This writeup is heavily inspired by the presentation in PAPL, but adapted for our context.

Calculating Types

Static vs. Dynamic Errors

In Boa we make a particular design decision – mismatches in types, like (+ 1 true) report dynamic or runtime errors. This is the case in many languages, for example in Python programs like 1 + "a" clearly report runtime errors rather than static errors. We can gain some confidence that Python reports it dynamically because of programs like this:

def f(b, x):
  if b: return x + "a"
  else: return x + 2

print(f(False, 1))
print(f(True, 1))

If we run this Python program, it prints 3 before reporting the error that + isn’t supported for int and str.

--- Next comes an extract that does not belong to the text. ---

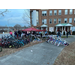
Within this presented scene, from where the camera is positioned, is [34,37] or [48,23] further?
[48,23]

Other languages, however, would report these kinds of mismatches statically or at compile-time. For example, if we try to define the following method in Java, we get an immediate error at its definition and the method is not defined:

jshell> int tryAddingIncorrectly(boolean b) { if(b) { return 1 + true; } else { return 1 + 2; } }
|  Error:
|  bad operand types for binary operator '+'
|    first type:  int
|    second type: boolean
|  int tryAddingIncorrectly(boolean b) { if(b) { return 1 + true; } else { return 1 + 2; } }
|                                                       ^------^

jshell> tryAddingIncorrectly(false)
|  Error:
|  cannot find symbol
|    symbol:   method tryAddingIncorrectly()
|  tryAddingIncorrectly()

We could have opinions, beliefs, and arguments about which approach is ultimately better, and you can find such arguments on various fora on the Web with a quick search for “static vs. dynamic typing” and related keywords. Such arguments are naturally more productive if we are informed about the inner workings of the two approaches, which represent a number of tradeoffs between the programmer’s experience, available language features, and required engineering . Tagging values with runtime checks is a natural way to implement dynamic errors; here we will explore reporting type mismatches statically. With an understanding of both, we can compare the two approaches with broader perspective.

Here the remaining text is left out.